- [Tarea]
Responda estas preguntas sobre el texto del consumo masivo:
1. ¿Cuánto cayeron en abril, en comparación interanual, las ventas de alimentos, bebidas y artículos de primera necesidad?
2. ¿En qué destina la mayor parte de sus ingresos gran parte de los hogares?
3. ¿Qué comercios tuvieron el descenso más marcado y de cuánto fue?

─── Texto mostrado

El consumo masivo volvió a mostrar señales de debilidad en abril y confirmó que la baja de la inflación todavía no alcanza para reactivar las compras en supermercados, almacenes y comercios de cercanía. A pesar de que el índice de precios registró una desaceleración y perforó el piso de los meses anteriores, las familias continúan ajustando gastos y priorizando únicamente los productos esenciales.
Las ventas de alimentos, bebidas y artículos de primera necesidad cayeron 3,8% interanual durante abril, mientras que en la comparación con marzo el retroceso fue todavía más fuerte, con una baja del 4,7%. De esta manera, el consumo acumuló una contracción del 3,3% en los primeros cuatro meses del año y profundizó una tendencia que viene golpeando con fuerza al comercio minorista en todo el país.
El escenario refleja una contradicción que ya empieza a preocupar al sector. Aunque la inflación desaceleró su ritmo y mostró números más bajos que en meses anteriores, eso todavía no se traduce en una recuperación del poder de compra. En la práctica, gran parte de los hogares sigue destinando la mayor parte de sus ingresos a cubrir gastos fijos y servicios, dejando cada vez menos margen para el consumo cotidiano.
Los supermercados e hipermercados volvieron a ubicarse entre los rubros más afectados, con una caída del 4,5% en las ventas. La misma baja se registró en mayoristas y comercios de cercanía, mientras que kioscos y almacenes barriales tuvieron un descenso aún más marcado, del 4,8%.

──────
─── Filas

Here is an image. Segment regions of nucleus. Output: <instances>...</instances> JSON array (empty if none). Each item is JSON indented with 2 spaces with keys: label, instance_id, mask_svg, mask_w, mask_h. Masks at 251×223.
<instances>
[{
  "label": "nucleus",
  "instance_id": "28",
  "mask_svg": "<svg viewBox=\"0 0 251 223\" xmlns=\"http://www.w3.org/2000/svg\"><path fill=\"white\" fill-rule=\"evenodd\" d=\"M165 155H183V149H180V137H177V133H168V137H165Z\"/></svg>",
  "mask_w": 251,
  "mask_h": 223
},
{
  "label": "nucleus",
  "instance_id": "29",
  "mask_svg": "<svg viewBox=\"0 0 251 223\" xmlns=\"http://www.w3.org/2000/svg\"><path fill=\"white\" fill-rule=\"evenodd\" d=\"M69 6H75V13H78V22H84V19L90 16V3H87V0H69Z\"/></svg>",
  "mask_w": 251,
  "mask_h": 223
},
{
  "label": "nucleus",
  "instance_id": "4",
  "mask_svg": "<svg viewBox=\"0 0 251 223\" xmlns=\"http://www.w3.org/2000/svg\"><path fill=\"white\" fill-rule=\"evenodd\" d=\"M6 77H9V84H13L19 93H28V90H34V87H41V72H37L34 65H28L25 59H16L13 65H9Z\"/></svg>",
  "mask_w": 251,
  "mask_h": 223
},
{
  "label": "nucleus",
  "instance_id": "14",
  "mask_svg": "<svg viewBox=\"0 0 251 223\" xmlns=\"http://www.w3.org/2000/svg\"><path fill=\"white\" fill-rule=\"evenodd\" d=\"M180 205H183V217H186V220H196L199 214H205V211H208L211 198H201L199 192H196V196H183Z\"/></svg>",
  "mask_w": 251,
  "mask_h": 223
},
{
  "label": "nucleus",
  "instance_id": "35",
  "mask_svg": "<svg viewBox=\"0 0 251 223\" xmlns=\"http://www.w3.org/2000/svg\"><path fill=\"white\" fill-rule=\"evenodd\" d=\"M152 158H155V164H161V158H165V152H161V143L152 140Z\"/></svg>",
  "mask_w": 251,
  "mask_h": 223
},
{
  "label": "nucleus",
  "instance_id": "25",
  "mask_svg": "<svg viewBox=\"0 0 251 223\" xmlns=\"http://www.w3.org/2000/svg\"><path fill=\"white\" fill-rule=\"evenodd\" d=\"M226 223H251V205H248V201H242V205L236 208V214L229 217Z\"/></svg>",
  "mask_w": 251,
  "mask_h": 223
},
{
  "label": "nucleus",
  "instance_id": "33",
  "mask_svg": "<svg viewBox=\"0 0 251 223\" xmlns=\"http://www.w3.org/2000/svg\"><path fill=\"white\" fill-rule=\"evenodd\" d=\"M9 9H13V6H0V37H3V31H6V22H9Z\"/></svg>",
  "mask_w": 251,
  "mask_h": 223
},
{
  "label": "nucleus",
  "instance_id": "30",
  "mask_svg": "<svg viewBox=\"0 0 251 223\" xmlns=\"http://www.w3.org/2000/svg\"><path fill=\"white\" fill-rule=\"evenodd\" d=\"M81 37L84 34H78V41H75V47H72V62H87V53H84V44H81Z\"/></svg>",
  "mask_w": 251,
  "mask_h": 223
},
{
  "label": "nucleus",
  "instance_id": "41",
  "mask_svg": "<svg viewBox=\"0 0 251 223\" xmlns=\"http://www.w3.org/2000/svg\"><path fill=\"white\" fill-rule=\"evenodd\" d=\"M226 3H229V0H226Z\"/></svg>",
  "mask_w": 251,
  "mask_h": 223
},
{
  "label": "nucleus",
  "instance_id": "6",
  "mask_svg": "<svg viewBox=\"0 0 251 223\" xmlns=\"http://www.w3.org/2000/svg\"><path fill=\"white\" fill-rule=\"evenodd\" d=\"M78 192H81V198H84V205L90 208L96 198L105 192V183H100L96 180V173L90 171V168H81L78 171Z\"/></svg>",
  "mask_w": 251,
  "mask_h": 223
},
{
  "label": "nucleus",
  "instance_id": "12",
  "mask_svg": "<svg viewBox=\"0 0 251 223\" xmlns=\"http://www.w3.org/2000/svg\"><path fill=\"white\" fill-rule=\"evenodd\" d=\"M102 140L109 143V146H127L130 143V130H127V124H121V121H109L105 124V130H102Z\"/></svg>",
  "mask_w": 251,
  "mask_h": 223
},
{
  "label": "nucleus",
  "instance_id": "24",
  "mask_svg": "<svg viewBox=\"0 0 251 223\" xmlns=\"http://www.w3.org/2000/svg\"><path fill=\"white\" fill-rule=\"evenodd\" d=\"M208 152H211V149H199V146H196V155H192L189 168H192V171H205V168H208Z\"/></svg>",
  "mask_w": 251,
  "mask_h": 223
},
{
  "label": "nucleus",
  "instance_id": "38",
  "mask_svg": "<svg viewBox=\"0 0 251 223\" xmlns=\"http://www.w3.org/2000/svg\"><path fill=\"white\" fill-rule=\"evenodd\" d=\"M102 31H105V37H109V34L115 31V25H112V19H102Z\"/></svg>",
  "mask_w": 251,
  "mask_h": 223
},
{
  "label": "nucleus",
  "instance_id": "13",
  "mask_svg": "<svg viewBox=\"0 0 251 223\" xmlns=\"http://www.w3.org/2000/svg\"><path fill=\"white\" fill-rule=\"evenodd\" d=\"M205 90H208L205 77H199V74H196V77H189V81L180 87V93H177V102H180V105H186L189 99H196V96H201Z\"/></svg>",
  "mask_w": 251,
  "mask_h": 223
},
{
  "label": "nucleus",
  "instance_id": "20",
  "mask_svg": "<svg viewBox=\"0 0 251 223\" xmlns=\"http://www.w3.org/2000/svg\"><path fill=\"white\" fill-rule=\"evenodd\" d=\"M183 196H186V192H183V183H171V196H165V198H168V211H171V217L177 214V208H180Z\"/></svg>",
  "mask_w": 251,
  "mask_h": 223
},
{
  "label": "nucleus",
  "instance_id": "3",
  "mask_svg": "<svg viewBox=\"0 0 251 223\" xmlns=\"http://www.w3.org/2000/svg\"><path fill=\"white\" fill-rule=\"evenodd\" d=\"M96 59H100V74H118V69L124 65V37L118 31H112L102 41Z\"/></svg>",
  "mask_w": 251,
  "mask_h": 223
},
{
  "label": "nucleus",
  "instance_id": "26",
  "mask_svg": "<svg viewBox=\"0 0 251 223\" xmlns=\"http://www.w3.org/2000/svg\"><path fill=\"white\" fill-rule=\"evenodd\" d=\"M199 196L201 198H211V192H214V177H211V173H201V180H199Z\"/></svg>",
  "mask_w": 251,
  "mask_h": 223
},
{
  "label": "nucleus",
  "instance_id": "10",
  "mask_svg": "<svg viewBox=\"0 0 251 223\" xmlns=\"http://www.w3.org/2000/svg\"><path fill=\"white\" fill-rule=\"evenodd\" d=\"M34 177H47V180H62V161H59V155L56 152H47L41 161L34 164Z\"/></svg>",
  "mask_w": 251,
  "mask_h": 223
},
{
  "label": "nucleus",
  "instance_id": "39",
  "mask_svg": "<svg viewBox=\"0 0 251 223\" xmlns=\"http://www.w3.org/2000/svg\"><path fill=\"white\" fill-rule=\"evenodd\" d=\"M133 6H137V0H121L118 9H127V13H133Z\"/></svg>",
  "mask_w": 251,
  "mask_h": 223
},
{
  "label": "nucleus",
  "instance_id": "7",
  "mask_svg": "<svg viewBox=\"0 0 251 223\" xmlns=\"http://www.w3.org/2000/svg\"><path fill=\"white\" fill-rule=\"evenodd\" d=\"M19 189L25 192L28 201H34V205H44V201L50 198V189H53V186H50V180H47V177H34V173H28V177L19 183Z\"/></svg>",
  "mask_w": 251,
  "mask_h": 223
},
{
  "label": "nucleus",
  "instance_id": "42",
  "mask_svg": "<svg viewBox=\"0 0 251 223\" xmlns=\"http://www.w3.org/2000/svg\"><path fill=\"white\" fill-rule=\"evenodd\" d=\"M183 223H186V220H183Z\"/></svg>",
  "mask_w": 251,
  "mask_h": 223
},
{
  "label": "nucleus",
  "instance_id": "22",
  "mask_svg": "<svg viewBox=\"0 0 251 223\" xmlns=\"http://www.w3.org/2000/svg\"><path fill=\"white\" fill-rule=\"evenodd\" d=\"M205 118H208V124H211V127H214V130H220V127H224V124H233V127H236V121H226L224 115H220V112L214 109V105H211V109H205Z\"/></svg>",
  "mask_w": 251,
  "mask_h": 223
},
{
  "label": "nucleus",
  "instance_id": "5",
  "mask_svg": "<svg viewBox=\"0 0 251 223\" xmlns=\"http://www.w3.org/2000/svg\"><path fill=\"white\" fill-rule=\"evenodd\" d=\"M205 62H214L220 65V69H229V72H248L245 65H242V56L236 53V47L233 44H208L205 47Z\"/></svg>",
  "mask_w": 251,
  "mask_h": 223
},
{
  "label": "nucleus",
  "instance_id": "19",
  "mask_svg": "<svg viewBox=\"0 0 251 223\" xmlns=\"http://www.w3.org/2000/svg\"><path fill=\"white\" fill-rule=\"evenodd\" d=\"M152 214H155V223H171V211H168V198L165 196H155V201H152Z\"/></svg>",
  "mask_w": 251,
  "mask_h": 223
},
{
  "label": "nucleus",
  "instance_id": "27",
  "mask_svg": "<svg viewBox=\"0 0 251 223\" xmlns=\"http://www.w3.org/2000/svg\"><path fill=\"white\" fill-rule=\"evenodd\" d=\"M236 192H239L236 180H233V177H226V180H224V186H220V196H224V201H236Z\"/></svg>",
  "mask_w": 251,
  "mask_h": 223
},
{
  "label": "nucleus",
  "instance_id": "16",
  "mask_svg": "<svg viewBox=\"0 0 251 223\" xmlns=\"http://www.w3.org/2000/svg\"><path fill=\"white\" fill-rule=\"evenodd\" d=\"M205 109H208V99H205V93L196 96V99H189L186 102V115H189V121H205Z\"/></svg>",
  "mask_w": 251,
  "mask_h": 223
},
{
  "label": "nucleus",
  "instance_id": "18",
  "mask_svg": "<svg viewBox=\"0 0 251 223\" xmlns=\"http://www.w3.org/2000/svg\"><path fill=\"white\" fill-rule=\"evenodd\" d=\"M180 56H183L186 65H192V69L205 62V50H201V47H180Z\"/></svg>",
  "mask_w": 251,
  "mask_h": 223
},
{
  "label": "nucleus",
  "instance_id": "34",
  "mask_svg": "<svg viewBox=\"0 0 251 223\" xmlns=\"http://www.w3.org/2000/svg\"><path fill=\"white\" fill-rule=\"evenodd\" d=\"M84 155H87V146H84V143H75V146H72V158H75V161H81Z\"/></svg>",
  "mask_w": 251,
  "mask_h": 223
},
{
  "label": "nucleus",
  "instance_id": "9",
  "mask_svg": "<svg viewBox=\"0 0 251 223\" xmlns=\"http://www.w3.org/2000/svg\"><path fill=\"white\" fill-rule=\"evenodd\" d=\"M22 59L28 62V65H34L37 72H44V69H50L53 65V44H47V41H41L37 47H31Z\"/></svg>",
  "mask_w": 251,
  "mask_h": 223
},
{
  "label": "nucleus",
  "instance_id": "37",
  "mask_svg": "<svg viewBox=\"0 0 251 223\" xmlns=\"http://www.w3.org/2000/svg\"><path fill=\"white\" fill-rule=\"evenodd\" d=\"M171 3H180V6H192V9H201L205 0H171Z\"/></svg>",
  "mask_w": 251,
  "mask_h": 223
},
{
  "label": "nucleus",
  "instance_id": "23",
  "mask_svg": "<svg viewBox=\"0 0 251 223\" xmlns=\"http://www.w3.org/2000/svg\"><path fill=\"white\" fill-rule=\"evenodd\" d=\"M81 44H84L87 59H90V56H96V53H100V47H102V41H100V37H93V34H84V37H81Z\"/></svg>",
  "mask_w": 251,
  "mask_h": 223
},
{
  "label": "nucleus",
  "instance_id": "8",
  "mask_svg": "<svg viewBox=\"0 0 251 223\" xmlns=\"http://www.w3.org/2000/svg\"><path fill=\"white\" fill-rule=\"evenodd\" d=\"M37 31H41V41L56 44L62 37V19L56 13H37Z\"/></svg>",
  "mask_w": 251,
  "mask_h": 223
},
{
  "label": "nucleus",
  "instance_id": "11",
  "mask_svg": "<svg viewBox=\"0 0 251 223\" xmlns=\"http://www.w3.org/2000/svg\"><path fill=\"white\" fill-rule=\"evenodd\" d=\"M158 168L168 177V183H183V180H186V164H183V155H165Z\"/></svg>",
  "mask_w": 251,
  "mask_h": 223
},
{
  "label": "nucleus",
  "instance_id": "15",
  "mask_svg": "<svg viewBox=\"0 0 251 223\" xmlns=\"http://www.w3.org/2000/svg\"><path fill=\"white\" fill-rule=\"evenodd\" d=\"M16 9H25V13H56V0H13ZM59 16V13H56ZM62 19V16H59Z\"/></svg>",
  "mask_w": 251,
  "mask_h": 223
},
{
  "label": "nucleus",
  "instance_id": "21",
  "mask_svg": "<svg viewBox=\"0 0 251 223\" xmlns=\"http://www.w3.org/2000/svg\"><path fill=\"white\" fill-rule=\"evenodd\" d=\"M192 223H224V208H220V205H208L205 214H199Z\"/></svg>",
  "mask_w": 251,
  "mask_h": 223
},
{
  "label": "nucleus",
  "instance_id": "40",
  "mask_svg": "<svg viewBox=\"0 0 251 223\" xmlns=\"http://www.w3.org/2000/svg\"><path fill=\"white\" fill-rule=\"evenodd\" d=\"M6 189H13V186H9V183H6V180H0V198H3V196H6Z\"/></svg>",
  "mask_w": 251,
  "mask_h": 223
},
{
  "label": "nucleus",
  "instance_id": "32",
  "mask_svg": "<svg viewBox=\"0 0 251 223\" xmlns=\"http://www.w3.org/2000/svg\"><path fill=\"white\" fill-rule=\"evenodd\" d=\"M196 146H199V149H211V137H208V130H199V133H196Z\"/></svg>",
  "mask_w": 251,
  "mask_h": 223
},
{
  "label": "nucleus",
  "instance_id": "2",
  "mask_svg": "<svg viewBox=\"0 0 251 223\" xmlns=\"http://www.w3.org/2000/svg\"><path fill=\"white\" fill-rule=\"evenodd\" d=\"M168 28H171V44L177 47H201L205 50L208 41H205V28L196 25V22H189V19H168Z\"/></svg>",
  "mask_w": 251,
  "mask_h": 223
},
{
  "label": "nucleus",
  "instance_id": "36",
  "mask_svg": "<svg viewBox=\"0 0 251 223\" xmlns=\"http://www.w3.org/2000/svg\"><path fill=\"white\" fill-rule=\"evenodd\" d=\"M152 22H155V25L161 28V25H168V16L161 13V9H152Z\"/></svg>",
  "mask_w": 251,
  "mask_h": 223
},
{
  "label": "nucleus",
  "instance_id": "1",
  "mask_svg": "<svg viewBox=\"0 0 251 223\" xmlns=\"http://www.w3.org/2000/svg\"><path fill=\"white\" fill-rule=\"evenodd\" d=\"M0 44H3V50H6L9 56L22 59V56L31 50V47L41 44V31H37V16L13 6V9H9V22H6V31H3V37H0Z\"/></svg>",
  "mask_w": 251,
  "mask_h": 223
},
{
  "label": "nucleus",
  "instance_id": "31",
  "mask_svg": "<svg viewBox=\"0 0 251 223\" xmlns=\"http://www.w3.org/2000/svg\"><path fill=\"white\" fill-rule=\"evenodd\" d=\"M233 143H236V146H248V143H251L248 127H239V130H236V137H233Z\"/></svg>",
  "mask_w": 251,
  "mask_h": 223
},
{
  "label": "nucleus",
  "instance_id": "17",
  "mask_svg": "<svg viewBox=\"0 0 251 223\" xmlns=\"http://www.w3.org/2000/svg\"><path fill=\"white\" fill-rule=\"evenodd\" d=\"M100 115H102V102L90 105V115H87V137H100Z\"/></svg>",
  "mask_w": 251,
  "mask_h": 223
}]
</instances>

──────

- [Respuesta]
1. Cayeron un 3,8% interanual.
2. La destina a cubrir gastos fijos y servicios.
3. Los kioscos y almacenes barriales, con un descenso del 4,8%.